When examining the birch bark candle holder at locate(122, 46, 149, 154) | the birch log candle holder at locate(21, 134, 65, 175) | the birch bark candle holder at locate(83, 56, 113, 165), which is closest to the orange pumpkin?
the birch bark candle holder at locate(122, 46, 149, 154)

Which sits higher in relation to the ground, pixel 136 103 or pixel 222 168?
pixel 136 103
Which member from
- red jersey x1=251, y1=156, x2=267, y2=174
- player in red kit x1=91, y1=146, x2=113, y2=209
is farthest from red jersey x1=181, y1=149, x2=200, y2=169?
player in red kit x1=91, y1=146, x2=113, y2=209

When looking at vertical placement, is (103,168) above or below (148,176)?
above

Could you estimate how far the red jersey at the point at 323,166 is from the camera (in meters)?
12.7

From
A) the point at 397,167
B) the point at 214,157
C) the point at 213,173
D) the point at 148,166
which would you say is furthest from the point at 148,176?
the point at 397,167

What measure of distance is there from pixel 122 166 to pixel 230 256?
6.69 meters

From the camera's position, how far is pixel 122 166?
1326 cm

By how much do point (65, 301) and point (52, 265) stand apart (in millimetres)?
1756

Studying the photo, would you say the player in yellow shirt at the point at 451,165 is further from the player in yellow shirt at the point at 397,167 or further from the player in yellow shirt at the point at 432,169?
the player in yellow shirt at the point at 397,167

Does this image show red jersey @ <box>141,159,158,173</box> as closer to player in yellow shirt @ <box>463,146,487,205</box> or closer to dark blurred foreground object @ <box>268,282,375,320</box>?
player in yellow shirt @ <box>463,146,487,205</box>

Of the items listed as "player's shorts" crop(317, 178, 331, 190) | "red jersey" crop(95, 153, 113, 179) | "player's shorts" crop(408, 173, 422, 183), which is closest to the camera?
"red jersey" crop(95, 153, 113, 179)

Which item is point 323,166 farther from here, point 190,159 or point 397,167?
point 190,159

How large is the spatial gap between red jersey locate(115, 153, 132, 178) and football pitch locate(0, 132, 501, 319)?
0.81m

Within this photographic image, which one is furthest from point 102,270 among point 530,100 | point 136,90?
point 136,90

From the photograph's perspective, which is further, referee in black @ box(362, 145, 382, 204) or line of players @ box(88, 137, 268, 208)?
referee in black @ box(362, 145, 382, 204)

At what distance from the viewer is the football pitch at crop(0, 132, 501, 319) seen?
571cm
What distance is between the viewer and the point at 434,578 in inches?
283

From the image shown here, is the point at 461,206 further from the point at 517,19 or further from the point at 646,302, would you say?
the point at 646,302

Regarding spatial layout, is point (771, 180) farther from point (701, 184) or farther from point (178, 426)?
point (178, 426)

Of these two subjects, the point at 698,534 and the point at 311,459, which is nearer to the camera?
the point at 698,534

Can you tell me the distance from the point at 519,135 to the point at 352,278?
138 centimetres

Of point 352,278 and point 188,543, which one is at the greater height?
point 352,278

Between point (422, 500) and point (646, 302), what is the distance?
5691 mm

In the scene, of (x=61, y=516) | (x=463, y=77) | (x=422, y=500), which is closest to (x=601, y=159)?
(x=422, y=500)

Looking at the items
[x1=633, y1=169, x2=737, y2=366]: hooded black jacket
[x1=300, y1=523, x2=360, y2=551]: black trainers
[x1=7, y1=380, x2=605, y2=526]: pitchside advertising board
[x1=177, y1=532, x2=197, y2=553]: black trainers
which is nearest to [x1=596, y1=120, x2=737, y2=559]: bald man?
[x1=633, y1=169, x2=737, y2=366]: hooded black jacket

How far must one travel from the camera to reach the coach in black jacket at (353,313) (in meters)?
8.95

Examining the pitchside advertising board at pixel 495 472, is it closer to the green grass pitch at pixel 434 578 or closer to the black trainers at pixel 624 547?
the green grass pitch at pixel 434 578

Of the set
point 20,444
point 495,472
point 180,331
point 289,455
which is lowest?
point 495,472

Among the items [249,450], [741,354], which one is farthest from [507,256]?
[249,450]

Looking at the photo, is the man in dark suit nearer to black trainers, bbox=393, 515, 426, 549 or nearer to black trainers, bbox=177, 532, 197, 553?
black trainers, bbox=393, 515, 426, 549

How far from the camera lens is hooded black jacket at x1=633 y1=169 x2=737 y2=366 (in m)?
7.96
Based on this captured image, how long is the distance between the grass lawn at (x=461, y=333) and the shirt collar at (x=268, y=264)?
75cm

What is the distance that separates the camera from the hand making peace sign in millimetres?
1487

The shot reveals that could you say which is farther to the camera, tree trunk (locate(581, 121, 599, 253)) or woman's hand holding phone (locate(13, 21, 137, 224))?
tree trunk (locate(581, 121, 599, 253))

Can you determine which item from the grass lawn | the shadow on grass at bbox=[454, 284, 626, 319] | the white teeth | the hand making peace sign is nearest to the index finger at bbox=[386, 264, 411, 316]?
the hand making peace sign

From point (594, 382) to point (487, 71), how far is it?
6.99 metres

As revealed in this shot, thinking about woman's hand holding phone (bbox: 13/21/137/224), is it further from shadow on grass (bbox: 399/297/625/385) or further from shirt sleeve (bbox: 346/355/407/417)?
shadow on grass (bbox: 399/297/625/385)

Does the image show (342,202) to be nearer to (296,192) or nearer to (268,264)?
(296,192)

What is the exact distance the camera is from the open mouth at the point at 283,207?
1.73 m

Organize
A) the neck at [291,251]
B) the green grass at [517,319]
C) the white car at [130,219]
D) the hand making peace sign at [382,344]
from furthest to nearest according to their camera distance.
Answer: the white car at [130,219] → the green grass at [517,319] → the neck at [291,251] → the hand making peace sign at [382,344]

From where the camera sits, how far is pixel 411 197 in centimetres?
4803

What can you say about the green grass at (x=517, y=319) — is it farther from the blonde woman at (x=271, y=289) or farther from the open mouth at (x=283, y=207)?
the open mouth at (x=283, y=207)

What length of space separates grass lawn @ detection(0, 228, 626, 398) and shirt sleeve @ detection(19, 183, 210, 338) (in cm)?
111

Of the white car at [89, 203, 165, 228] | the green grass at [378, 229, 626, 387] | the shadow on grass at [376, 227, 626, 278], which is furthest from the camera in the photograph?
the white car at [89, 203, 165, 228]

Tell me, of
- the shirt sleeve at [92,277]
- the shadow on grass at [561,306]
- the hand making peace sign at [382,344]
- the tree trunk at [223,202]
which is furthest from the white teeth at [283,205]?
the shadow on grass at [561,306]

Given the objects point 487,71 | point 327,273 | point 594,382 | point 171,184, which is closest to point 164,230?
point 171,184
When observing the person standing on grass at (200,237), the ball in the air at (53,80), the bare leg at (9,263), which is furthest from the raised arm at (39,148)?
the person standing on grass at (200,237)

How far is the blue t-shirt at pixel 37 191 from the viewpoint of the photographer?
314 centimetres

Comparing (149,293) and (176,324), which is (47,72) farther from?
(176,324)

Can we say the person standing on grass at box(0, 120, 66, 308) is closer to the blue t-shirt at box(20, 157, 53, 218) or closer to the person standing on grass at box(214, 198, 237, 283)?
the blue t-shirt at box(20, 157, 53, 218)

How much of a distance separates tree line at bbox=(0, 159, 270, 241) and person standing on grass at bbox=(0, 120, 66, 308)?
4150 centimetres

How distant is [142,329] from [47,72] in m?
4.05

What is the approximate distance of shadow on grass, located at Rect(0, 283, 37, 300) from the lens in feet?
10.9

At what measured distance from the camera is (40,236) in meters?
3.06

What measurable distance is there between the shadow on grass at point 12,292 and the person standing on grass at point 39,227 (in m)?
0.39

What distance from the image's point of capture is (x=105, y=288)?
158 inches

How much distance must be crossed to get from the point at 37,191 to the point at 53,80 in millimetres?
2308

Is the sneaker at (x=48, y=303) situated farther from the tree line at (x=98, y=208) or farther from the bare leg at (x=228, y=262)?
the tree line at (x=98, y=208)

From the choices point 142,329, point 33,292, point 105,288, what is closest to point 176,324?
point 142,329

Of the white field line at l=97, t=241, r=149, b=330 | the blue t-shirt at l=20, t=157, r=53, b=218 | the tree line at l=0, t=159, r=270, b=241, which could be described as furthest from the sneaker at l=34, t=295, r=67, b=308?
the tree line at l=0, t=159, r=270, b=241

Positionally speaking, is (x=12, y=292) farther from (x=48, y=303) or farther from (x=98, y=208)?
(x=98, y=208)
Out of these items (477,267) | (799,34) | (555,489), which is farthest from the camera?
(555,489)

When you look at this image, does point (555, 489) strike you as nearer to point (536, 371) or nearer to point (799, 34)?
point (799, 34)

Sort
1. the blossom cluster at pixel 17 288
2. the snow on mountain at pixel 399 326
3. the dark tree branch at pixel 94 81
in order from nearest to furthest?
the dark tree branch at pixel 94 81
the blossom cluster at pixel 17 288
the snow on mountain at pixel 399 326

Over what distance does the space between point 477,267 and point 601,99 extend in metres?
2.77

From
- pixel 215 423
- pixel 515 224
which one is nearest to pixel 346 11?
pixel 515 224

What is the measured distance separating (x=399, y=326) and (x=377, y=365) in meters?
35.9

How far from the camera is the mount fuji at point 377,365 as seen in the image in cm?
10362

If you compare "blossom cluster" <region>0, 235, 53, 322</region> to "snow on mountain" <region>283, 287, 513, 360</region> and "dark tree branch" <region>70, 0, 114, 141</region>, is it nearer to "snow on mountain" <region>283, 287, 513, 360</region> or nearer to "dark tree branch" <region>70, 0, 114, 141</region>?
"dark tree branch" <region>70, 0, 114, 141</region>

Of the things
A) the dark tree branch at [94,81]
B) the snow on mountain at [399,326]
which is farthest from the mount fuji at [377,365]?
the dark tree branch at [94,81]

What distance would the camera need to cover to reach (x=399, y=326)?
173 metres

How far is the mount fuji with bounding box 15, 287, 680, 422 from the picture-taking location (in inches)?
• • •
[PROBLEM DESCRIPTION] Turn the lines from the one containing "Which sits higher" through the one containing "6.69 meters", both included, into a numbered list without the blank lines.

[ANSWER TO THIS TASK]
1. Which sits higher in relation to the ground, pixel 136 103 or pixel 222 168?
2. pixel 136 103
3. Which member from
4. - red jersey x1=251, y1=156, x2=267, y2=174
5. - player in red kit x1=91, y1=146, x2=113, y2=209
6. is farthest from red jersey x1=181, y1=149, x2=200, y2=169?
7. player in red kit x1=91, y1=146, x2=113, y2=209
8. When looking at vertical placement, is (103,168) above or below (148,176)?
9. above
10. Could you estimate how far the red jersey at the point at 323,166 is from the camera (in meters)?
11. 12.7
12. From
13. A) the point at 397,167
14. B) the point at 214,157
15. C) the point at 213,173
16. D) the point at 148,166
17. which would you say is furthest from the point at 148,176?
18. the point at 397,167
19. What measure of distance is there from pixel 122 166 to pixel 230 256?
20. 6.69 meters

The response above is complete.